Guy Raives, Johan De Moor et Éric Warnauts, des Belges qui ont participé à la Révolution (A Suivre)

Au moment de la sortie du numéro un, le cinéaste Alain Resnais est venu prendre un abonnement. Puis une semaine après, il y a eu le musicien de jazz Chris Parker qui s’est aussi abonné à Métal Hurlant. Après ça, un mec m’a téléphoné aussi pour la même raison. Il m’a dit : “Je voudrais m’abonner à Métal Hurlant, mais tu viens chez moi ! Chris et Alain m’ont dit que tu es un mec bien”. Je me suis rendu chez le gars et j’ai découvert qu’il s’agissait d’Yves Montand.

Après, sont arrivés des publicitaires tels que Ridley Scott qui, à l’époque, faisait des pubs pour de la bière. Il y avait aussi Hugh Hudson, le réalisateur des Chariots de feu. Ils étaient dans nos bureaux toute la journée et ils se baladaient dans nos locaux. À un moment, Ridley a pointé un dessin en me demandant qui en était l’auteur ? Je lui ai répondu : “Hans Ruedi Giger”. il m’a alors dit qu’il serait très bien pour créer le monstre de son prochain film, Alien... Nous étions dans un moment magique ! Nous n’en n’avions pas tiré les marrons du feu. Les marrons se sont retrouvé en Amérique, au Japon avec le Akira de Katsuhiro Ōtomo. Partout. Mais nous avions créé un mouvement à partir de trois personnes : Giraud qui faisait Blueberry ailleurs, qui n’avait donc pas besoin de Métal Hurlant pour vivre ; Druillet, qui lui avait besoin de ça pour vivre et qui voulait faire un peu plus de sexe que ce qu’il faisait dans Pilote ; et puis moi, scénariste qui venait chercher des dessinateurs. C’était de la magie Métal Hurlant. C’est quelque chose qui n’arrive qu’une seule fois dans une vie, si on a de la chance.

Michel-Édouard Leclerc, PDG de l’enseigne de grande distribution E.Leclerc, mécène et collectionneur d’originaux de BD.

Michel-Édouard Leclerc, quel rôle avez-vous joué dans la préparation de cet événement ?

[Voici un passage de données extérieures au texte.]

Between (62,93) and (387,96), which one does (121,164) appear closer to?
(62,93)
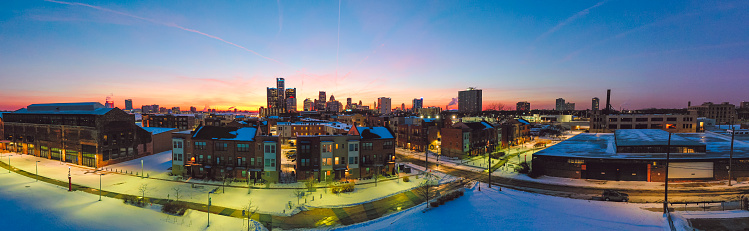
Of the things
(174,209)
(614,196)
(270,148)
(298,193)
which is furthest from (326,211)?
(614,196)

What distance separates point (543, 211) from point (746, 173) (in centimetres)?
3839

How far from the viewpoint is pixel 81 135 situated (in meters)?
61.6

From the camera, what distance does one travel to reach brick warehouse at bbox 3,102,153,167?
60.1 metres

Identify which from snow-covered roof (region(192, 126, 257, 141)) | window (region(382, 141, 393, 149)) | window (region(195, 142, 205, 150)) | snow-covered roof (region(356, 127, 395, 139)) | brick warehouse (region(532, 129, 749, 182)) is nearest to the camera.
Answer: brick warehouse (region(532, 129, 749, 182))

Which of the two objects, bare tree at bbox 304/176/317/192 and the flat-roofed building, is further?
the flat-roofed building

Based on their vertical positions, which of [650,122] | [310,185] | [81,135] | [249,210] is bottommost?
[249,210]

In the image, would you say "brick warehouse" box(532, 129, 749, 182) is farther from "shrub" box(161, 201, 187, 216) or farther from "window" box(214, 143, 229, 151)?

Michel-Édouard Leclerc : Je suis un amoureux de la BD. Tout petit déjà, je lisais de la bande dessinée et j’ai été amené, dans le cadre de mes activités professionnelles, en tant que dirigeant d’un groupe dans la grande distribution, les Centres Leclerc, à parrainer le Festival d’Angoulême. Pendant les 17 ans où le groupe était mécène de l’événement, j’y ai rencontré moult artistes, tous un peu fous, un peu déjantés, un peu allumés. Des relations se sont construites et du coup, je me suis mis à acquérir des planches originales, au gré de leurs besoins, car quelquefois ils étaient sans le sou. Ou au gré de ce que les galeristes me proposaient.

À un moment donné, je me suis dit qu’il fallait que cela fasse un ensemble cohérent et puisque la puissance publique n’agissait pas beaucoup, ni par le soutien à de grandes expos, ni par l’achat d’œuvres car tous les budgets étaient alloués à l’art contemporain, je me suis dit que j’allais devenir collectionneur. Je n’ai pas une addiction par rapport à mon passé, ni une volonté de racheter des bribes de mon enfance, ni une addiction capitalistique, patrimoniale à acquérir des planches. Mais l’idée un peu rebelle de constituer un ensemble, de faire la nique aux institutions et de montrer cet art populaire dans toute sa noblesse me plaisait bien.

J’ai beaucoup d’œuvres que je prête. Ici, il y a presque cent-cinquante œuvres qui proviennent de ma collection privée. Le fonds que j’ai constitué a pour ambition de faire le tour du monde pour montrer la qualité de cet art. J’ai des planches qui vont partir au Japon, d’autres iront aux USA. D’autres encore iront dans des petites communes car des associations en ont besoin pour attirer leur public. Moi, j’aime ça. Mon ego est satisfait d’être utile à la défense de la bande dessinée.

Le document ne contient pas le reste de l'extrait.